タンジェの街を彷徨い歩く男と少年の運命の交差。
小説全体がくゆる煙のような異国情緒、白昼夢の浮遊感に包まれています。
それでいてどこか登場人物は乾いていて、不思議な手触りが残ります。

「旅は迷った時から始まる」。
誰が言ったのか何処で目にしたのか忘れてしまいましたが、こんな言葉を思い出しました。
この小説「アフリカの海岸」にぴったりではないでしょうか。
海外旅行が難しいものになって数か月ーーー。行けない代わりに、写真やドローンを駆使した映像で、魅惑的な観光地を”体験”することもできます。
気晴らしにはなりますが、第一に映像は綺麗すぎ、取捨選択されすぎ。
それよりも一つの写真も使われていない小説に、”旅”の感覚を呼び起こされたりするのです。

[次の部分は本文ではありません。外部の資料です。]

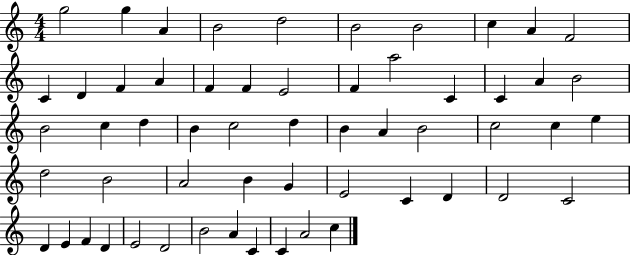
X:1
T:Untitled
M:4/4
L:1/4
K:C
g2 g A B2 d2 B2 B2 c A F2 C D F A F F E2 F a2 C C A B2 B2 c d B c2 d B A B2 c2 c e d2 B2 A2 B G E2 C D D2 C2 D E F D E2 D2 B2 A C C A2 c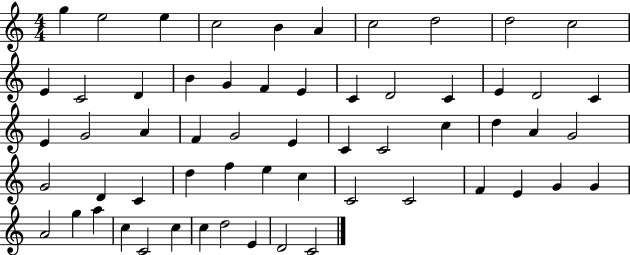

どこにも行きようのない男の焦燥とある種なげやりな態度が、迷宮的な雰囲気を濃くします。
知らない街をあてどなく歩く感じ。
そこからほんとうの”旅”は始まります。
そして土着的な存在である羊飼いの少年ハムサが、男の前に迷宮の壁となったとき、物語は読み手を知らない土地の迷い人に変えます。

徘徊を繰り返していると、僕はふととんでもなく遠い所へ来たのではと錯覚することがあります。
ほんとうは家から1キロも離れているかいないかなのに、小さな冒険に踏み込んだような心細いような、帰らなければいけないようなこのままずっと彷徨っていたいような、そんな感覚にとらわれます。
日常が自分の後ろに遠ざかっていく心地よさと、どことなく寂しい感じがない交ぜになる瞬間です。
「アフリカの海岸」には、この徘徊と共鳴する何かがあるのです。


さて、この小説をふわふわしたファンタジックな話だと誤解させてはいけないので補足です。
どんな筋かといえば、獣姦で始まり、フランス人のおねーさんにはリピドーが不発に終わり、合法か非合法か知りませんがキフなるものを吸ってる少年が叔父の犯罪の手伝いをする物語です。すごくいいです。

読んでくれてありがとうございます。